> Kaynak Metin
Ekleme Tarihi: 05 Eylül 2025 -Cuma
Reiki MASTER  TEACHER Fatma Can

Para ile Kurduğumuz İlişki: Alma-Verme Dengesi ve "Param Yok" Zihniyeti

Hayatımızda sık sık, derinlerdeki duygusal boşlukları para ile doldurmaya çalışırız. Sevgiyi göstermenin, değer vermenin yolu olarak görürüz parayı. Çocuğumuza ayıracak vaktimiz yoksa, ona pahalı bir oyuncak alırız. Eşimize derdimizi anlatacak sabrımız yoksa, bir takı ya da çiçekle susturacağımızı sanırız. “Aşkın ekmeği, aşkın tuzuyla yenmez” olunca, yerini pahalı restoranlara bırakır. Oysa bu, ilişkilere zarar veren büyük bir yanılsamadır.
 
Fakat işin bir de tam tersi yüzü var: Bir de bunu “yokluk” üzerinden yapanlar var. Sürekli “param yok”, “yapamıyorum”, “alamam” diye yakınarak, etrafındakileri bir şeyler vermeye, acımaya ve yardım etmeye zorlayanlar... Bu, göründüğü gibi masum bir durum bildirimi değil, aslında bir “dilenci zihniyetidir”. Dilenci değillerdir belki ama “yokluk bilinci” ile hareket eder, mağduriyetlerini bir kalkan, bir geçim aracı haline getirirler.

(Bir veri kümesinde listelenen kayıtlar)
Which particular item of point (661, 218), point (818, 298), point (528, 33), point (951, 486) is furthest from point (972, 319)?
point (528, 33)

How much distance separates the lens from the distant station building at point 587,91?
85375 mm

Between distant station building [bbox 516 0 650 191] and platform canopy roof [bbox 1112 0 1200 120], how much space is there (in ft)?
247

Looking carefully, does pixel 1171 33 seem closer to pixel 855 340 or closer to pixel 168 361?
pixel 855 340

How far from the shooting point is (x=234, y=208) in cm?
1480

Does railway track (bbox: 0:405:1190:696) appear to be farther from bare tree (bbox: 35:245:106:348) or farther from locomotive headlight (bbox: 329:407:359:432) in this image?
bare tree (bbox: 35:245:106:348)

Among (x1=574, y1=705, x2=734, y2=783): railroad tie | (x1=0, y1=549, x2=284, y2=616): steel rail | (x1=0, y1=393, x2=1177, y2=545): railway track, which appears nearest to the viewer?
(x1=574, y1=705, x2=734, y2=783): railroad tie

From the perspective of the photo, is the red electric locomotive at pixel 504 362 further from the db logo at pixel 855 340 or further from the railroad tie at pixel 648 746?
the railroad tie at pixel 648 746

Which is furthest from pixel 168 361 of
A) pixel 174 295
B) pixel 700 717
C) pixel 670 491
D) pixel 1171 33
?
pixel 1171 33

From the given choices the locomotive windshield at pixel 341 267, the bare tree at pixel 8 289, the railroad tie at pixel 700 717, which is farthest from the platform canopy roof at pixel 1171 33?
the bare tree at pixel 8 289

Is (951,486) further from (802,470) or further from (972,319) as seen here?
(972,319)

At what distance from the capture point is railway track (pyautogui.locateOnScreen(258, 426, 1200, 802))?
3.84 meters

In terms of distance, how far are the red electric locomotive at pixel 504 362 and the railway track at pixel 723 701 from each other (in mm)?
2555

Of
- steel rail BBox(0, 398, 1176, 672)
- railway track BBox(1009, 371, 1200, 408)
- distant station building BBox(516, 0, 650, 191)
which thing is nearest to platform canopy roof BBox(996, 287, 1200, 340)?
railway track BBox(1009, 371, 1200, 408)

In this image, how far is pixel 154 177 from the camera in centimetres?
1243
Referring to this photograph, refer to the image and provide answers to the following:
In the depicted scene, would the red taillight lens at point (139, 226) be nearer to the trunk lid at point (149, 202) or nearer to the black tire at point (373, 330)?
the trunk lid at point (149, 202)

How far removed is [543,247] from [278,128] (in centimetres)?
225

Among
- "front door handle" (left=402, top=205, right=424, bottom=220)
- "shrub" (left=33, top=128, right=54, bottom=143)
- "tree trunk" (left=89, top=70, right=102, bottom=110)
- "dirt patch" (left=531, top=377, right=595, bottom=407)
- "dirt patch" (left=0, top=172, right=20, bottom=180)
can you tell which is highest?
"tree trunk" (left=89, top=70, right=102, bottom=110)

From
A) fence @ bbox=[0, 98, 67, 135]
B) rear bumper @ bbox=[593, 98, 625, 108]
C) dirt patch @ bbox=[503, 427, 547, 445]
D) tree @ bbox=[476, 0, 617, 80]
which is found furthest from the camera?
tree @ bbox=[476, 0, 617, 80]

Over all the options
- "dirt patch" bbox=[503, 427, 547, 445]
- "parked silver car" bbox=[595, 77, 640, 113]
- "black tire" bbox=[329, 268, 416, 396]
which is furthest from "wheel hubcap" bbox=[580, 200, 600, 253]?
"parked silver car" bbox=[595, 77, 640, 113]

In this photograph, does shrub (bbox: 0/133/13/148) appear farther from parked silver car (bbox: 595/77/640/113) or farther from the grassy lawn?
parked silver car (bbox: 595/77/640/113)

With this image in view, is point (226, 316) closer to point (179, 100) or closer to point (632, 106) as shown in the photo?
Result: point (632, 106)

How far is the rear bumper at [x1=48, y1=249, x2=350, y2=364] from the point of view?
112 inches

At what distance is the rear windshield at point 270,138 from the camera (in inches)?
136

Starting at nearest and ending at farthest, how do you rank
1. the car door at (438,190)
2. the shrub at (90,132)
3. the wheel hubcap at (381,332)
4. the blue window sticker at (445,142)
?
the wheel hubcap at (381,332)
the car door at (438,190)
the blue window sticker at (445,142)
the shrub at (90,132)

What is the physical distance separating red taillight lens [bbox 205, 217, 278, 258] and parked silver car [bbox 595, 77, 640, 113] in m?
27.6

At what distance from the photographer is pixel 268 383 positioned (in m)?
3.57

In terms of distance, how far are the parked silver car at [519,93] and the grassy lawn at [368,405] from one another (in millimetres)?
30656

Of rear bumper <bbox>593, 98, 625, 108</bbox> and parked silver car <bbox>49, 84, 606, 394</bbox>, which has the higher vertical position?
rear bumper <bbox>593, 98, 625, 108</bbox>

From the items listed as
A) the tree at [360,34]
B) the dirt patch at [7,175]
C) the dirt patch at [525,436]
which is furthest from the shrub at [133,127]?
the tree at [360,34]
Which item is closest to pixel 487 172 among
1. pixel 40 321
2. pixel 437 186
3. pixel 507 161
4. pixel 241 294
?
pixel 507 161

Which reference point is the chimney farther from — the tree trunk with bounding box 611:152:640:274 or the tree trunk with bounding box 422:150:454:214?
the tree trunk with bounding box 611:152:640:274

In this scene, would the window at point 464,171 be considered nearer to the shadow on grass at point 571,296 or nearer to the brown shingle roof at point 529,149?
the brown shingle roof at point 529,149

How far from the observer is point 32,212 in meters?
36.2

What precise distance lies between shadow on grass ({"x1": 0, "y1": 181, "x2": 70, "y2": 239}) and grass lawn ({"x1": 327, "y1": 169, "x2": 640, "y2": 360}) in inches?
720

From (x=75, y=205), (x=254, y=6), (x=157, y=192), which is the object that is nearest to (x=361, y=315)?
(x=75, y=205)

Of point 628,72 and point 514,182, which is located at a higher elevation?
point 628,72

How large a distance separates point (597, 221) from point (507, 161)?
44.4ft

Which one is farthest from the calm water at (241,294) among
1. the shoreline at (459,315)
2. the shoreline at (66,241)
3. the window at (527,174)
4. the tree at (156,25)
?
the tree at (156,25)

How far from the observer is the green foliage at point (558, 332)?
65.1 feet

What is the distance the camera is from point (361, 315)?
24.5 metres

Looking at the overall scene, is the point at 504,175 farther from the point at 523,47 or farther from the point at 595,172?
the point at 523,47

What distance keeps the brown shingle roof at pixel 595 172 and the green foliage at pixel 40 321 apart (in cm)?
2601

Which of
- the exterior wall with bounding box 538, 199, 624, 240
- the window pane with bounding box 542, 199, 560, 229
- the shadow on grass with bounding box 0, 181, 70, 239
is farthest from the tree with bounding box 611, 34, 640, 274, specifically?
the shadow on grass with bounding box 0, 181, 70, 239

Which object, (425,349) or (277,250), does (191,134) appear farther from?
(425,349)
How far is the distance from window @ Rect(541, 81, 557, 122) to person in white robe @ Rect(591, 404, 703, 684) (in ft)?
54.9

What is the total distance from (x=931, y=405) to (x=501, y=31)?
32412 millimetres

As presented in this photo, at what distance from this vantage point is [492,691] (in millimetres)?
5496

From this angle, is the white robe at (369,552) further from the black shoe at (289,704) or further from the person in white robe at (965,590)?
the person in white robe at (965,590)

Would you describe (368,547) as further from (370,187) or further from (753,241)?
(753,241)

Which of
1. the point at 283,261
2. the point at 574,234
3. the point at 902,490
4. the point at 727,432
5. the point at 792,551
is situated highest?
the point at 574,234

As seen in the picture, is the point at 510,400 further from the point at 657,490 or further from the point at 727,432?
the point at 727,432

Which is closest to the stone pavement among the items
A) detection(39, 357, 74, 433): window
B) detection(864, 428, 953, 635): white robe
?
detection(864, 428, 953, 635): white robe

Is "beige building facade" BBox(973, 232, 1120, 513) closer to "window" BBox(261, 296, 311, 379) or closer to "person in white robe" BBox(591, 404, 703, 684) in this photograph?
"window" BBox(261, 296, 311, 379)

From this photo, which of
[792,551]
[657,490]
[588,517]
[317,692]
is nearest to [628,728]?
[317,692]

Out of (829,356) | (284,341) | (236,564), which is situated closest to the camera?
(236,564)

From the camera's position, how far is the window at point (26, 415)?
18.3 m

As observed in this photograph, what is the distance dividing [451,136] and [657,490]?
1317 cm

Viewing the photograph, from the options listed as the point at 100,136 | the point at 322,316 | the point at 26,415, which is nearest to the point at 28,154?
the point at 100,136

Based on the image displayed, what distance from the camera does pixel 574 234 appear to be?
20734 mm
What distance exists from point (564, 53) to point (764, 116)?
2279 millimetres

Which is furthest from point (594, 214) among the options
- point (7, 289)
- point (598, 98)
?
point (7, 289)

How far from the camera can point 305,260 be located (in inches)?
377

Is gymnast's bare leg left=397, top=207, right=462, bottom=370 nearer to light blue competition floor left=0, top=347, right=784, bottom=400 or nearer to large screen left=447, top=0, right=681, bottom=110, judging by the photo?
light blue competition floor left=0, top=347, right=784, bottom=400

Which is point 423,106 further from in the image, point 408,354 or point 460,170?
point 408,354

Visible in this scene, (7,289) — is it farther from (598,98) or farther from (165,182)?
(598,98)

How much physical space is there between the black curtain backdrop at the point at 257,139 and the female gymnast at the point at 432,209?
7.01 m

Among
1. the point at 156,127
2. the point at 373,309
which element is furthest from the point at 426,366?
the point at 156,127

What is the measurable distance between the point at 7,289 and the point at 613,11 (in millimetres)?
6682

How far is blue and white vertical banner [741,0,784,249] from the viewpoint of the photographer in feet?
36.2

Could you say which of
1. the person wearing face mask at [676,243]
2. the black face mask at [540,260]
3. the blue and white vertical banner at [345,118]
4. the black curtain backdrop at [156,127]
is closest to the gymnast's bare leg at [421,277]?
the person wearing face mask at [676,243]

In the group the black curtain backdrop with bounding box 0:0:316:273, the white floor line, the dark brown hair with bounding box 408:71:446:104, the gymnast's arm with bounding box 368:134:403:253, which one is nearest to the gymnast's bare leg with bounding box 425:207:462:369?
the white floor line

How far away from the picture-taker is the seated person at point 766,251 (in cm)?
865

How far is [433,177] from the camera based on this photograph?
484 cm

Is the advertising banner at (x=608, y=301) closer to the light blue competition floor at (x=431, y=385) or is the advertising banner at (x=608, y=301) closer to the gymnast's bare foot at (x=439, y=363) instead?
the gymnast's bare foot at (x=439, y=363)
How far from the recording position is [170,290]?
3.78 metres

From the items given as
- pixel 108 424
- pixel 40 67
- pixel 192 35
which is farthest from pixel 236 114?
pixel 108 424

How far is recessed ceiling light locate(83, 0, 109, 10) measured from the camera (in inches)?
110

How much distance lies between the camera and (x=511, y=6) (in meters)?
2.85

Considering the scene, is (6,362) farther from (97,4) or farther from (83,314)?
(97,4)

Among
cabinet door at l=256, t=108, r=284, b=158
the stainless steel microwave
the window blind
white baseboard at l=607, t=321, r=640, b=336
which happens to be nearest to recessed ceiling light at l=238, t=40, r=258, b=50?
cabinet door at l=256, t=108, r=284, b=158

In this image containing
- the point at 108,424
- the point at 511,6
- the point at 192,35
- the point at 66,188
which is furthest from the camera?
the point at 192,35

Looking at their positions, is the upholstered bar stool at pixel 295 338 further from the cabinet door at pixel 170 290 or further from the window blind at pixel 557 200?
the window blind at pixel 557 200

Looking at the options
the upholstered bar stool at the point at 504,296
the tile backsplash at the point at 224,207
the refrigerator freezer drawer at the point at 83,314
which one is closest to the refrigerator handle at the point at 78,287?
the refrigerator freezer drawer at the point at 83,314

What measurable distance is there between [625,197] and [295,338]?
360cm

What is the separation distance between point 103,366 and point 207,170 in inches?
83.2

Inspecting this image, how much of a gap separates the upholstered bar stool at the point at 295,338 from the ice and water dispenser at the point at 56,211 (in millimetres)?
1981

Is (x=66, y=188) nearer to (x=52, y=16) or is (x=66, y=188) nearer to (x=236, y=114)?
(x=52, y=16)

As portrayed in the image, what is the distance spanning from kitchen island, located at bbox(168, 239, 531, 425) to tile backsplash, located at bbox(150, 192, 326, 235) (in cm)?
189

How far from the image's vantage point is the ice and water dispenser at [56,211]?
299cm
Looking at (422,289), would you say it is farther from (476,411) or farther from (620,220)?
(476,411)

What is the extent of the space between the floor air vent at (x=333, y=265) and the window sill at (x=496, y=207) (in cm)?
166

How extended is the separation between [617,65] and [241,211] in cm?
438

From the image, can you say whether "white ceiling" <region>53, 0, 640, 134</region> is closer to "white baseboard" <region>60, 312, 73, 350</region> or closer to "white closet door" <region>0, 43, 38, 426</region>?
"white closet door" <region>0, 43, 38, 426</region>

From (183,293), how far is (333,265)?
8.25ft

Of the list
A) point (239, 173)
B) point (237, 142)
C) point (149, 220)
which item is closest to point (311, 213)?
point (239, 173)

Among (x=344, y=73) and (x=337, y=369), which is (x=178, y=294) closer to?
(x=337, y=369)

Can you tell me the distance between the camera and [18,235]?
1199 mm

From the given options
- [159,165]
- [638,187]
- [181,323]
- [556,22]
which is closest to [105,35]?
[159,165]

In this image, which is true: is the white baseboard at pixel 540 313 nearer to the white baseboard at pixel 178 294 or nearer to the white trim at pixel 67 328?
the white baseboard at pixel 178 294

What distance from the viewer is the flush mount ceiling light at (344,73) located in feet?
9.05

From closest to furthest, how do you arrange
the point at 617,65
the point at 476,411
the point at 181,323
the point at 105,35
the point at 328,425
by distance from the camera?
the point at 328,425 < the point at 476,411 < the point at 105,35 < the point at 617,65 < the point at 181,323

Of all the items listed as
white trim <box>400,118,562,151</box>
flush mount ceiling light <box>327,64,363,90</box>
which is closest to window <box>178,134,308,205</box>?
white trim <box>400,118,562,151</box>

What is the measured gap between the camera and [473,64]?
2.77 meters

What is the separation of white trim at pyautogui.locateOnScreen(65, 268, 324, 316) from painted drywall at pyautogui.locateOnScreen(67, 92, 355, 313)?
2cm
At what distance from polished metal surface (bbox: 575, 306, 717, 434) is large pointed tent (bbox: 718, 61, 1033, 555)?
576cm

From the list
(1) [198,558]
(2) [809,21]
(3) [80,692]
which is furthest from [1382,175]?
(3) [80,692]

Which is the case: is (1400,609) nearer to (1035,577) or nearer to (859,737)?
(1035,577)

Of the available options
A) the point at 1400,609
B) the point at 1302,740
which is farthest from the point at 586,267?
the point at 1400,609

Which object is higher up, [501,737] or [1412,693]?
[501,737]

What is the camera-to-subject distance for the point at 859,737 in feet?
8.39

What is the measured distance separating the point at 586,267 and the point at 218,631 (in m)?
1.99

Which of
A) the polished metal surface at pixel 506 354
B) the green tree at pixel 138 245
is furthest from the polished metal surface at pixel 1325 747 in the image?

> Yapılacak Çalışmalar
[1] Para ile ilişki üzerine olan metne göre, sürekli "param yok" diye yakınarak çevresindekileri yardıma zorlayanların tutumu nasıl adlandırılıyor?
[2] Para ile ilişki üzerine olan metne, son cümlesinden sonra devam edin.

> Alıştırma Sonuçları
[1] Bir "dilenci zihniyeti" olarak adlandırılıyor.

[2]
 
"Param Yok" Demenin Ardındaki Saklı Zihinler:
 
· Çocuk Bilinci: Tıpkı bir çocuk gibi sürekli alma eğilimindedir. “Veren eli” değil, “alan eli” olmayı bilir. Kendi ayaklarının üzerinde durmak yerine, hep bir “anne-baba” arar etrafında. “Düşersem tutacak bir el arar” daima.
· Kurban Bilinci: Hayatın ve insanların kendisine hep zulmettiğini düşünür. “Neden hep ben?” der durur. Bu mağduriyet, onun için ilgi ve şefkat toplamanın en etkili yoludur. “Kurtarıcı” bekler.
· Tembel Ruh Hali: Üretmek, emek vermek, mücadele etmek yerine, hazıra konmanın, başkasının sırtından geçinmenin rahatlığını seçer. “Ayağını yorganına göre uzatmak” yerine, yorganı başkalarından istemeyi tercih eder.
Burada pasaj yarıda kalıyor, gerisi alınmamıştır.